Gracesgran Sat 06-Sep-14 19:54:33

Ethelbags I am sorry we could not help with the nitty gritty. I feel very strongly about how the system shapes society and probably launched into that when it was a bit off topic.

I have watched supported women who would term themselves single parents when this is not true stay on the minimum number of hours they need to ensure the maximum benefit. They are not bad people; the system is bad that encourages this. I know of one whose children will all be at University within the next two years and she will suddenly have no child related benefits and no support from the children's father who has, additionally, always had the children for the smidgeon under the half a week which allows her to get the benefits.

The children were by no means babies when she left the marriage but, as far as I am aware, she has never worked more than the minimum hours required. She will shortly have a huge drop in her "income" and I have no doubt her pension will be very basic.

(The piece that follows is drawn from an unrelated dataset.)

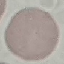
result: negative for malaria parasites
capture: smartphone through the microscope eyepiece
preparation: thin blood film
image_type: automatically extracted cell patch, resized to 64 × 64 pixels
stain: Giemsa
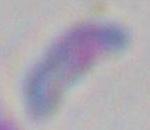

If the system had insisted on her working, supporting her to do that in the early years, she would not only cost the tax payer less over her lifetime but have a much better life in the long run and provided a better example for the children who, thankfully, have others who have shown that work is the way to have choices in your life.

Iam64 Sun 07-Sep-14 09:31:01

Aka, my experience of family centres is that they do a lot of work with the parents of children who use their services. Midwives and health visitors will hold clinics in the family centres, pre and post birth. Most pregnant women attend their pre birth appointments with midwives, and the hope is the mothers to be will begin to feel at ease in the centre, and so more likely to make use of the services on offer. Family centre staff run baby massage, breast feeding, weaning, baby development, toddler groups, parenting skills groups, and more.

Many Sure Start centres that offered universal services are reverting to targeting families in greatest need. Providing 15 hours 'free childcare' is a positive way of trying to engage the parents in working with family centres to improve the quality of life for their children (and themselves).

Jane10 Sun 07-Sep-14 10:16:25

So many points of view I agree with here. My personal view, and it is strictly related to my own situation, is that I still feel very sad to see my 2 GS` s being bundled straight from bed to car to day care then not being picked up until 6.30 and put straight into bath and bed at the end of the day. They have all meals at nursery. There`s no doubt they have done well and the private "nursery" as it calls itself is excellent but I still feel sad. Sometimes I pick them up and they are tired, pale faced, laddies. I think my DD is missing out on such important years and time she`ll never be able to get back with them. I`m retiring soon and hope to be able to spend much more time with these lovely wee boys.

etheltbags1 Sun 07-Sep-14 10:47:51

Jane10, I feel for you, I'm so glad to see my little one twice a week at least usually more. Hope you can help with childcare more when youre retired. The little ones do need their families.